┌──

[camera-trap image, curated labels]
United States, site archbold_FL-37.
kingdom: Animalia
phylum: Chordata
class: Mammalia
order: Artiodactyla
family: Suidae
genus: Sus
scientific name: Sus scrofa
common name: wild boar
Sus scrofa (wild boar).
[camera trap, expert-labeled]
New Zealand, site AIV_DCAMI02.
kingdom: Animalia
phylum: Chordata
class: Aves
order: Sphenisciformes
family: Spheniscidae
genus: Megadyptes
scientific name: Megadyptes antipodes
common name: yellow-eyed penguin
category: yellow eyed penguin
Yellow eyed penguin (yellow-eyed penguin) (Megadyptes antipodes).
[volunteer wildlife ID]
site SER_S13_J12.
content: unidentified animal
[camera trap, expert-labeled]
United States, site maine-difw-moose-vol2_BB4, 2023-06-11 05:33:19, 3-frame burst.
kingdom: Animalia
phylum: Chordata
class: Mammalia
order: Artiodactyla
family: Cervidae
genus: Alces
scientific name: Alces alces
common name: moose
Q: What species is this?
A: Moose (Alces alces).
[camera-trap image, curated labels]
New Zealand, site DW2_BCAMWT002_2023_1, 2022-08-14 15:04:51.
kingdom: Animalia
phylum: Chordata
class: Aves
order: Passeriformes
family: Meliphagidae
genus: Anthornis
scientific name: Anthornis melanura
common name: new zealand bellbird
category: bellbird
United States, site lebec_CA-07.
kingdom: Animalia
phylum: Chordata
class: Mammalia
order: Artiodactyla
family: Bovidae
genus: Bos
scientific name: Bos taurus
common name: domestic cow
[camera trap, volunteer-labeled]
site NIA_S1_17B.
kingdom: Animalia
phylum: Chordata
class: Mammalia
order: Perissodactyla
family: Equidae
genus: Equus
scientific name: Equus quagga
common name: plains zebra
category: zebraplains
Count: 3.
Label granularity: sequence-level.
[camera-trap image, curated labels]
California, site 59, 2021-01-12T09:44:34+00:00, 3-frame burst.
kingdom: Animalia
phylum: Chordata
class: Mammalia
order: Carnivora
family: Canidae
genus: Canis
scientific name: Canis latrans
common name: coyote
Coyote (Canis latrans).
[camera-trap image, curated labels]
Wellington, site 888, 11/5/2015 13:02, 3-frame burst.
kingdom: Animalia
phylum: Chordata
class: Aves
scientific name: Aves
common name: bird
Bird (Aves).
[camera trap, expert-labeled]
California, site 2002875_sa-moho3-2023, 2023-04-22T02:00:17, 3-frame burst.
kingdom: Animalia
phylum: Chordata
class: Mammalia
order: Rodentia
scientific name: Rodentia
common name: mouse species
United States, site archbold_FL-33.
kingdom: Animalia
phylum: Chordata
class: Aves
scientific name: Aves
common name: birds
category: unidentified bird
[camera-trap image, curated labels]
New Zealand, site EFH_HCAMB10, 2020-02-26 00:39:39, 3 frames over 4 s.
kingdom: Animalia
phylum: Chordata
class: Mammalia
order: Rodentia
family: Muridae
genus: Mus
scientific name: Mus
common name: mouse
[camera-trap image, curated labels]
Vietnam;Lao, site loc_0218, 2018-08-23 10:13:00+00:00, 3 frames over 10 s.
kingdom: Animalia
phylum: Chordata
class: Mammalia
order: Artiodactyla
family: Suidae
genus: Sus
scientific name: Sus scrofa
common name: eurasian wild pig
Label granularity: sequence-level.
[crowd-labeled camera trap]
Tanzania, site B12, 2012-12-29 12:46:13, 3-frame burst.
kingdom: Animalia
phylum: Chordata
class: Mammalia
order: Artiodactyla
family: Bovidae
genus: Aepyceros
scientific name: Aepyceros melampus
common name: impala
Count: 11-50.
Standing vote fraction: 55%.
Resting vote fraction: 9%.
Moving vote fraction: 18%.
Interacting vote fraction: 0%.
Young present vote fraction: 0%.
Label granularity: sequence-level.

└──

**Work instruction**:
None of the records may be omitted; each is to be printed exactly.

**Response to this exercise**:
[camera-trap image, curated labels]
United States, site archbold_FL-37.
kingdom: Animalia
phylum: Chordata
class: Mammalia
order: Artiodactyla
family: Suidae
genus: Sus
scientific name: Sus scrofa
common name: wild boar
Sus scrofa (wild boar).
[camera trap, expert-labeled]
New Zealand, site AIV_DCAMI02.
kingdom: Animalia
phylum: Chordata
class: Aves
order: Sphenisciformes
family: Spheniscidae
genus: Megadyptes
scientific name: Megadyptes antipodes
common name: yellow-eyed penguin
category: yellow eyed penguin
Yellow eyed penguin (yellow-eyed penguin) (Megadyptes antipodes).
[volunteer wildlife ID]
site SER_S13_J12.
content: unidentified animal
[camera trap, expert-labeled]
United States, site maine-difw-moose-vol2_BB4, 2023-06-11 05:33:19, 3-frame burst.
kingdom: Animalia
phylum: Chordata
class: Mammalia
order: Artiodactyla
family: Cervidae
genus: Alces
scientific name: Alces alces
common name: moose
Q: What species is this?
A: Moose (Alces alces).
[camera-trap image, curated labels]
New Zealand, site DW2_BCAMWT002_2023_1, 2022-08-14 15:04:51.
kingdom: Animalia
phylum: Chordata
class: Aves
order: Passeriformes
family: Meliphagidae
genus: Anthornis
scientific name: Anthornis melanura
common name: new zealand bellbird
category: bellbird
United States, site lebec_CA-07.
kingdom: Animalia
phylum: Chordata
class: Mammalia
order: Artiodactyla
family: Bovidae
genus: Bos
scientific name: Bos taurus
common name: domestic cow
[camera trap, volunteer-labeled]
site NIA_S1_17B.
kingdom: Animalia
phylum: Chordata
class: Mammalia
order: Perissodactyla
family: Equidae
genus: Equus
scientific name: Equus quagga
common name: plains zebra
category: zebraplains
Count: 3.
Label granularity: sequence-level.
[camera-trap image, curated labels]
California, site 59, 2021-01-12T09:44:34+00:00, 3-frame burst.
kingdom: Animalia
phylum: Chordata
class: Mammalia
order: Carnivora
family: Canidae
genus: Canis
scientific name: Canis latrans
common name: coyote
Coyote (Canis latrans).
[camera-trap image, curated labels]
Wellington, site 888, 11/5/2015 13:02, 3-frame burst.
kingdom: Animalia
phylum: Chordata
class: Aves
scientific name: Aves
common name: bird
Bird (Aves).
[camera trap, expert-labeled]
California, site 2002875_sa-moho3-2023, 2023-04-22T02:00:17, 3-frame burst.
kingdom: Animalia
phylum: Chordata
class: Mammalia
order: Rodentia
scientific name: Rodentia
common name: mouse species
United States, site archbold_FL-33.
kingdom: Animalia
phylum: Chordata
class: Aves
scientific name: Aves
common name: birds
category: unidentified bird
[camera-trap image, curated labels]
New Zealand, site EFH_HCAMB10, 2020-02-26 00:39:39, 3 frames over 4 s.
kingdom: Animalia
phylum: Chordata
class: Mammalia
order: Rodentia
family: Muridae
genus: Mus
scientific name: Mus
common name: mouse
[camera-trap image, curated labels]
Vietnam;Lao, site loc_0218, 2018-08-23 10:13:00+00:00, 3 frames over 10 s.
kingdom: Animalia
phylum: Chordata
class: Mammalia
order: Artiodactyla
family: Suidae
genus: Sus
scientific name: Sus scrofa
common name: eurasian wild pig
Label granularity: sequence-level.
[crowd-labeled camera trap]
Tanzania, site B12, 2012-12-29 12:46:13, 3-frame burst.
kingdom: Animalia
phylum: Chordata
class: Mammalia
order: Artiodactyla
family: Bovidae
genus: Aepyceros
scientific name: Aepyceros melampus
common name: impala
Count: 11-50.
Standing vote fraction: 55%.
Resting vote fraction: 9%.
Moving vote fraction: 18%.
Interacting vote fraction: 0%.
Young present vote fraction: 0%.
Label granularity: sequence-level.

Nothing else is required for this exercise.